▸ **WHAT THIS TASK INVOLVES**
Write the entries out again. Each one must match exactly.

▸ **MATERIALS PROVIDED**
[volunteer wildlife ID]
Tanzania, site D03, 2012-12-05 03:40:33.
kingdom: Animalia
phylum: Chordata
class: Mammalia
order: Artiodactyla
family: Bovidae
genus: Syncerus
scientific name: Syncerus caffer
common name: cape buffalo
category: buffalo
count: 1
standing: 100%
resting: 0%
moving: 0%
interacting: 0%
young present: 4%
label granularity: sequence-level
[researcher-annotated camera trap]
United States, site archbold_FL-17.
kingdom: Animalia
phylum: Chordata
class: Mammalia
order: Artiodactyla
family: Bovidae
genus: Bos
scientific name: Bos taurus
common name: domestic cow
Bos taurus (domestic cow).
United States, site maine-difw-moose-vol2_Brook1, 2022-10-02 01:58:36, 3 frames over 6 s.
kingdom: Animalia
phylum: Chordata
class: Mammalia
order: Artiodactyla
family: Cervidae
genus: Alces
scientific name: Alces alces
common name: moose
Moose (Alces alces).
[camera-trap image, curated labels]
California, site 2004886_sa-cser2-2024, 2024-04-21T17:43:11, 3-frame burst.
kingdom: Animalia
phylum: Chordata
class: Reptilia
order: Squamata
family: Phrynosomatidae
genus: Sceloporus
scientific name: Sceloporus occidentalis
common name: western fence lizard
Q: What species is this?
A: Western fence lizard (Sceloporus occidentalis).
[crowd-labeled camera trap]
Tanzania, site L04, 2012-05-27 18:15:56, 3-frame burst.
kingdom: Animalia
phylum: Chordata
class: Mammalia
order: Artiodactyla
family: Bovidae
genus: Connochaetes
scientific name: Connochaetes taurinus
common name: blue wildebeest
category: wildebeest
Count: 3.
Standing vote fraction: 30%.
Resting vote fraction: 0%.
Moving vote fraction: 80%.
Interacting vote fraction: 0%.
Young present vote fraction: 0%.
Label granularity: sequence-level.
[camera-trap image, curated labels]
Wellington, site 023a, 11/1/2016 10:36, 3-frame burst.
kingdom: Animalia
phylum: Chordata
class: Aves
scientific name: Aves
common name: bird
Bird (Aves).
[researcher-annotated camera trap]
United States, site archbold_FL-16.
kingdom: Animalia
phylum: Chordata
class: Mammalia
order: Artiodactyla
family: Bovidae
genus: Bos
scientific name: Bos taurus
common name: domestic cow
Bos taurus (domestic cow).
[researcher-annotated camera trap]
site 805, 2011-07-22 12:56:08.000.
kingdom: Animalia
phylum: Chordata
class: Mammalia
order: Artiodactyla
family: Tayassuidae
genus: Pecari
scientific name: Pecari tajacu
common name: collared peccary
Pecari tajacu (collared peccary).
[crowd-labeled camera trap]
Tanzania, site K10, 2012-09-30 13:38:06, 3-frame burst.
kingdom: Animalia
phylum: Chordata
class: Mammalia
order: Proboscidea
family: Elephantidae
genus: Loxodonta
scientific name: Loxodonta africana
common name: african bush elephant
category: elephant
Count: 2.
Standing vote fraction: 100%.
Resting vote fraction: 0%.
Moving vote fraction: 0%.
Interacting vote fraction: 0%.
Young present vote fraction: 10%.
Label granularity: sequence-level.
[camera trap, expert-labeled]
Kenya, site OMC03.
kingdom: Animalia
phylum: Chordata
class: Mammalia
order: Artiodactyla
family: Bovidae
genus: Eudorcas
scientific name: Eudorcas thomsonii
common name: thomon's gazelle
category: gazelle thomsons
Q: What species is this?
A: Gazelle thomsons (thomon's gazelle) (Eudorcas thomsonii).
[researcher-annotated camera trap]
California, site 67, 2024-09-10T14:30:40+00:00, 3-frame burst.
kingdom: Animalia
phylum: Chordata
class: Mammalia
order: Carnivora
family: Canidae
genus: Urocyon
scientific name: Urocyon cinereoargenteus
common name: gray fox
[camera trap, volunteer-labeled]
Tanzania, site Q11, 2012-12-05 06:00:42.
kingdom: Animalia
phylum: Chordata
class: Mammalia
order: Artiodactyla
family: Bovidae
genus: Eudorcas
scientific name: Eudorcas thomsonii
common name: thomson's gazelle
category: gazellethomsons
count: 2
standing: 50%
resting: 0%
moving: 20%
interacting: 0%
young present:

▸ **ANSWER BELOW**
[volunteer wildlife ID]
Tanzania, site D03, 2012-12-05 03:40:33.
kingdom: Animalia
phylum: Chordata
class: Mammalia
order: Artiodactyla
family: Bovidae
genus: Syncerus
scientific name: Syncerus caffer
common name: cape buffalo
category: buffalo
count: 1
standing: 100%
resting: 0%
moving: 0%
interacting: 0%
young present: 4%
label granularity: sequence-level
[researcher-annotated camera trap]
United States, site archbold_FL-17.
kingdom: Animalia
phylum: Chordata
class: Mammalia
order: Artiodactyla
family: Bovidae
genus: Bos
scientific name: Bos taurus
common name: domestic cow
Bos taurus (domestic cow).
United States, site maine-difw-moose-vol2_Brook1, 2022-10-02 01:58:36, 3 frames over 6 s.
kingdom: Animalia
phylum: Chordata
class: Mammalia
order: Artiodactyla
family: Cervidae
genus: Alces
scientific name: Alces alces
common name: moose
Moose (Alces alces).
[camera-trap image, curated labels]
California, site 2004886_sa-cser2-2024, 2024-04-21T17:43:11, 3-frame burst.
kingdom: Animalia
phylum: Chordata
class: Reptilia
order: Squamata
family: Phrynosomatidae
genus: Sceloporus
scientific name: Sceloporus occidentalis
common name: western fence lizard
Q: What species is this?
A: Western fence lizard (Sceloporus occidentalis).
[crowd-labeled camera trap]
Tanzania, site L04, 2012-05-27 18:15:56, 3-frame burst.
kingdom: Animalia
phylum: Chordata
class: Mammalia
order: Artiodactyla
family: Bovidae
genus: Connochaetes
scientific name: Connochaetes taurinus
common name: blue wildebeest
category: wildebeest
Count: 3.
Standing vote fraction: 30%.
Resting vote fraction: 0%.
Moving vote fraction: 80%.
Interacting vote fraction: 0%.
Young present vote fraction: 0%.
Label granularity: sequence-level.
[camera-trap image, curated labels]
Wellington, site 023a, 11/1/2016 10:36, 3-frame burst.
kingdom: Animalia
phylum: Chordata
class: Aves
scientific name: Aves
common name: bird
Bird (Aves).
[researcher-annotated camera trap]
United States, site archbold_FL-16.
kingdom: Animalia
phylum: Chordata
class: Mammalia
order: Artiodactyla
family: Bovidae
genus: Bos
scientific name: Bos taurus
common name: domestic cow
Bos taurus (domestic cow).
[researcher-annotated camera trap]
site 805, 2011-07-22 12:56:08.000.
kingdom: Animalia
phylum: Chordata
class: Mammalia
order: Artiodactyla
family: Tayassuidae
genus: Pecari
scientific name: Pecari tajacu
common name: collared peccary
Pecari tajacu (collared peccary).
[crowd-labeled camera trap]
Tanzania, site K10, 2012-09-30 13:38:06, 3-frame burst.
kingdom: Animalia
phylum: Chordata
class: Mammalia
order: Proboscidea
family: Elephantidae
genus: Loxodonta
scientific name: Loxodonta africana
common name: african bush elephant
category: elephant
Count: 2.
Standing vote fraction: 100%.
Resting vote fraction: 0%.
Moving vote fraction: 0%.
Interacting vote fraction: 0%.
Young present vote fraction: 10%.
Label granularity: sequence-level.
[camera trap, expert-labeled]
Kenya, site OMC03.
kingdom: Animalia
phylum: Chordata
class: Mammalia
order: Artiodactyla
family: Bovidae
genus: Eudorcas
scientific name: Eudorcas thomsonii
common name: thomon's gazelle
category: gazelle thomsons
Q: What species is this?
A: Gazelle thomsons (thomon's gazelle) (Eudorcas thomsonii).
[researcher-annotated camera trap]
California, site 67, 2024-09-10T14:30:40+00:00, 3-frame burst.
kingdom: Animalia
phylum: Chordata
class: Mammalia
order: Carnivora
family: Canidae
genus: Urocyon
scientific name: Urocyon cinereoargenteus
common name: gray fox
[camera trap, volunteer-labeled]
Tanzania, site Q11, 2012-12-05 06:00:42.
kingdom: Animalia
phylum: Chordata
class: Mammalia
order: Artiodactyla
family: Bovidae
genus: Eudorcas
scientific name: Eudorcas thomsonii
common name: thomson's gazelle
category: gazellethomsons
count: 2
standing: 50%
resting: 0%
moving: 20%
interacting: 0%
young present:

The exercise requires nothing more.